*** Records to process ***

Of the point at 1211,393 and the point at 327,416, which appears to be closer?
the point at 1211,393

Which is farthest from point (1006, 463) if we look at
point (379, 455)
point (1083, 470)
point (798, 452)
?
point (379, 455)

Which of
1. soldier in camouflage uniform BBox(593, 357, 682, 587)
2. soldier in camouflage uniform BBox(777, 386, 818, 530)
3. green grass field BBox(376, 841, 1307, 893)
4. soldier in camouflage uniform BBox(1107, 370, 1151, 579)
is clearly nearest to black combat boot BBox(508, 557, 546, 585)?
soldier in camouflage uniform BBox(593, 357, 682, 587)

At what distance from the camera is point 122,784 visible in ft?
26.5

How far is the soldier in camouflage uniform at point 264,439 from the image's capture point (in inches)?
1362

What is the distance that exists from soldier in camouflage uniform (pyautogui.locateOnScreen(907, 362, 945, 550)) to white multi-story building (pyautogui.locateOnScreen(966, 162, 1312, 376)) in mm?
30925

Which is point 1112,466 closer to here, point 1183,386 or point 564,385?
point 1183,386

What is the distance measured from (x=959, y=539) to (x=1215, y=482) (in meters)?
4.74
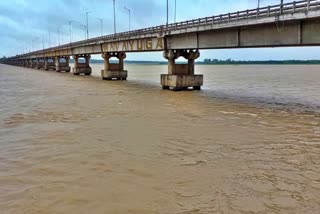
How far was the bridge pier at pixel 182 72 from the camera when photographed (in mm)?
38969

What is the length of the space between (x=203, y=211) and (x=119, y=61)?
57.2 meters

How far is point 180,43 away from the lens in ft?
128

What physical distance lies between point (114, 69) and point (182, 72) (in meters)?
25.0

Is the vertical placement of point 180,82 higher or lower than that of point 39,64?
lower

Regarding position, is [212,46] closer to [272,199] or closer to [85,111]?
[85,111]

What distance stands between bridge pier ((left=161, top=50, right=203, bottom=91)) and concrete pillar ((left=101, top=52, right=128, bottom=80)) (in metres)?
21.9

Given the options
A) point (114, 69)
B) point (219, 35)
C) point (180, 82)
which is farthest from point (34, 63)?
point (219, 35)

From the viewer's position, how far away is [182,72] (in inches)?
1592

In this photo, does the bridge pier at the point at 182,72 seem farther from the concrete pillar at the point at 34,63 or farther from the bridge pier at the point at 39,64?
the concrete pillar at the point at 34,63

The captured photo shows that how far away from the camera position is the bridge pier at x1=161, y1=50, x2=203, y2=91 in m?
39.0

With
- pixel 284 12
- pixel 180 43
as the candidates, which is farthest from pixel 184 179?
pixel 180 43

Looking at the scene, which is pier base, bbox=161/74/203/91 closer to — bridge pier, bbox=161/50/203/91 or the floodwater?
bridge pier, bbox=161/50/203/91

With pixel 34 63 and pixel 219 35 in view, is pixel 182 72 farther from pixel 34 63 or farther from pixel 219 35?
pixel 34 63

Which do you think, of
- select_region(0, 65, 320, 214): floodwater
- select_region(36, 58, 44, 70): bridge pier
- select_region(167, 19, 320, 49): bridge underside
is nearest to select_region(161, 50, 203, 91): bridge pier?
select_region(167, 19, 320, 49): bridge underside
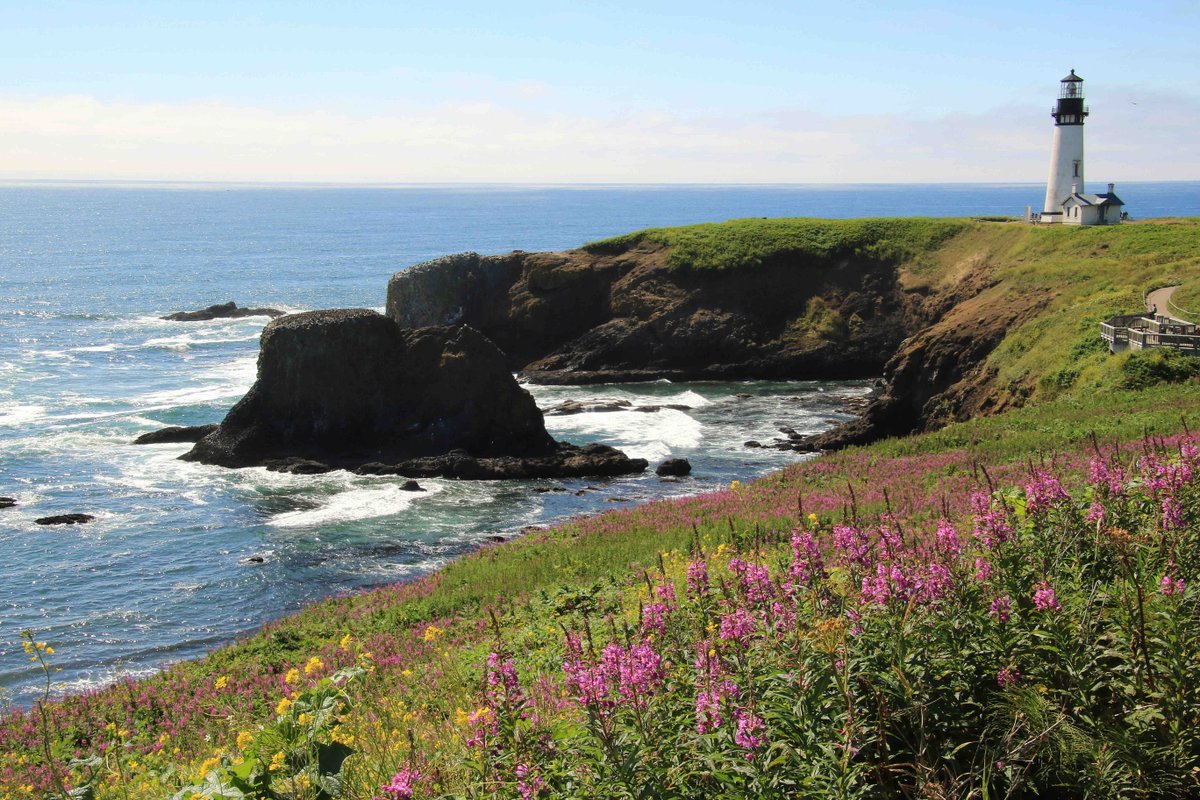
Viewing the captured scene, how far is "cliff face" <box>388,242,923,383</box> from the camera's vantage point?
6988 centimetres

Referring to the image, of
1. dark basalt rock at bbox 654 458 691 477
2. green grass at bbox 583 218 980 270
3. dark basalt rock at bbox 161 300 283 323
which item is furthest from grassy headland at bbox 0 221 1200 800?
dark basalt rock at bbox 161 300 283 323

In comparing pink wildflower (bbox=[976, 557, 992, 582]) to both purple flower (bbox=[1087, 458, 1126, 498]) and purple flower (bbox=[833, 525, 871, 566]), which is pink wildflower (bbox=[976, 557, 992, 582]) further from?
purple flower (bbox=[1087, 458, 1126, 498])

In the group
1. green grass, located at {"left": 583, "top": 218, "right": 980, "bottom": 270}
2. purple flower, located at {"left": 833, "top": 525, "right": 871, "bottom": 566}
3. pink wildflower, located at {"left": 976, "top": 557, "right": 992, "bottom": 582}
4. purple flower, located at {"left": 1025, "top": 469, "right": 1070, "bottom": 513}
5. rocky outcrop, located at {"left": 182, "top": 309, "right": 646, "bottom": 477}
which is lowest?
rocky outcrop, located at {"left": 182, "top": 309, "right": 646, "bottom": 477}

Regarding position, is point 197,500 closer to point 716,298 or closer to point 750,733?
point 750,733

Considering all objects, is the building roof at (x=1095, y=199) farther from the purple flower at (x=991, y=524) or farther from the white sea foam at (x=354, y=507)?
the purple flower at (x=991, y=524)

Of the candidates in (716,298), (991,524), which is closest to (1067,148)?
(716,298)

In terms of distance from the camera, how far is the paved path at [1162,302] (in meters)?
43.2

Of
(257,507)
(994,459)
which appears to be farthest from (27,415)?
(994,459)

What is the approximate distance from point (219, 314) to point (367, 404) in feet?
181

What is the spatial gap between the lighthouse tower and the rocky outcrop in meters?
54.1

***

→ Exercise prompt: In your copy of the listing above, reproduce each line exactly and omit all pictures.

→ Exercise solution:
Of the point at 1211,393 and the point at 327,416, which appears to be closer?
the point at 1211,393

Which is farthest from point (1006, 463) if we look at
point (379, 455)
point (1083, 470)
point (798, 452)
?
point (379, 455)

Which of
1. soldier in camouflage uniform BBox(593, 357, 682, 587)
2. soldier in camouflage uniform BBox(777, 386, 818, 530)
3. green grass field BBox(376, 841, 1307, 893)
4. soldier in camouflage uniform BBox(1107, 370, 1151, 579)
is clearly nearest to black combat boot BBox(508, 557, 546, 585)?
soldier in camouflage uniform BBox(593, 357, 682, 587)

At what distance from the camera is point 122,784 visible in ft?
26.5

How far is the soldier in camouflage uniform at point 264,439 from the image's capture point (in inches)?
1362

What is the distance that exists from soldier in camouflage uniform (pyautogui.locateOnScreen(907, 362, 945, 550)) to white multi-story building (pyautogui.locateOnScreen(966, 162, 1312, 376)) in mm?
30925

Which is point 1112,466 closer to here, point 1183,386 or point 564,385?
point 1183,386

What is the distance measured from (x=959, y=539) to (x=1215, y=482) (in meters)?
4.74
How far was the bridge pier at pixel 182 72 from the camera when photographed (in mm)?
38969

What is the length of the space between (x=203, y=211) and (x=119, y=61)?
57.2 meters

How far is point 180,43 away from the lens in ft?
128

What physical distance lies between point (114, 69) and point (182, 72) (in meters)?
25.0

Is the vertical placement of point 180,82 higher or lower than that of point 39,64?
lower

Regarding position, is [212,46] closer to [272,199] or closer to [85,111]?
[85,111]

What distance stands between bridge pier ((left=161, top=50, right=203, bottom=91)) and concrete pillar ((left=101, top=52, right=128, bottom=80)) (in metres)?
21.9

Given the options
A) point (114, 69)
B) point (219, 35)
C) point (180, 82)
which is farthest from point (34, 63)?
point (219, 35)

From the viewer's position, how far away is [182,72] (in inches)?
1592

In this photo, does the bridge pier at the point at 182,72 seem farther from the concrete pillar at the point at 34,63 or farther from the bridge pier at the point at 39,64?
the concrete pillar at the point at 34,63

The captured photo shows that how far away from the camera position is the bridge pier at x1=161, y1=50, x2=203, y2=91 in m?
39.0

With
- pixel 284 12
- pixel 180 43
as the candidates, which is farthest from pixel 184 179?
pixel 180 43

Looking at the scene, which is pier base, bbox=161/74/203/91 closer to — bridge pier, bbox=161/50/203/91 or the floodwater?
bridge pier, bbox=161/50/203/91

With pixel 34 63 and pixel 219 35 in view, is pixel 182 72 farther from pixel 34 63 or farther from pixel 219 35?
pixel 34 63

Which do you think, of
- select_region(0, 65, 320, 214): floodwater
- select_region(36, 58, 44, 70): bridge pier
- select_region(167, 19, 320, 49): bridge underside
is nearest to select_region(161, 50, 203, 91): bridge pier?
select_region(167, 19, 320, 49): bridge underside
Viewing the captured scene, how far is "cliff face" <box>388,242,923,383</box> from the camera's vantage point?
6988 centimetres

Referring to the image, of
1. dark basalt rock at bbox 654 458 691 477
2. green grass at bbox 583 218 980 270
3. dark basalt rock at bbox 161 300 283 323
which item is furthest from grassy headland at bbox 0 221 1200 800?
dark basalt rock at bbox 161 300 283 323

In comparing pink wildflower (bbox=[976, 557, 992, 582]) to both purple flower (bbox=[1087, 458, 1126, 498]) and purple flower (bbox=[833, 525, 871, 566]), which is pink wildflower (bbox=[976, 557, 992, 582]) further from?
purple flower (bbox=[1087, 458, 1126, 498])

In the group
1. green grass, located at {"left": 583, "top": 218, "right": 980, "bottom": 270}
2. purple flower, located at {"left": 833, "top": 525, "right": 871, "bottom": 566}
3. pink wildflower, located at {"left": 976, "top": 557, "right": 992, "bottom": 582}
4. purple flower, located at {"left": 1025, "top": 469, "right": 1070, "bottom": 513}
5. rocky outcrop, located at {"left": 182, "top": 309, "right": 646, "bottom": 477}
which is lowest?
rocky outcrop, located at {"left": 182, "top": 309, "right": 646, "bottom": 477}

Regarding position, is point 197,500 closer to point 716,298 or closer to point 750,733?
point 750,733

Considering all objects, is the building roof at (x=1095, y=199) farther from the purple flower at (x=991, y=524) or farther from the white sea foam at (x=354, y=507)?
the purple flower at (x=991, y=524)

Of the candidates in (716,298), (991,524), which is closest to (1067,148)?
(716,298)

In terms of distance from the camera, how far is the paved path at [1162,302] (in meters)?
43.2

Of
(257,507)
(994,459)
which appears to be farthest from (27,415)?
(994,459)

What is the approximate distance from point (219, 314) to point (367, 404) in feet?
181

What is the spatial gap between the lighthouse tower and the rocky outcrop in meters?
54.1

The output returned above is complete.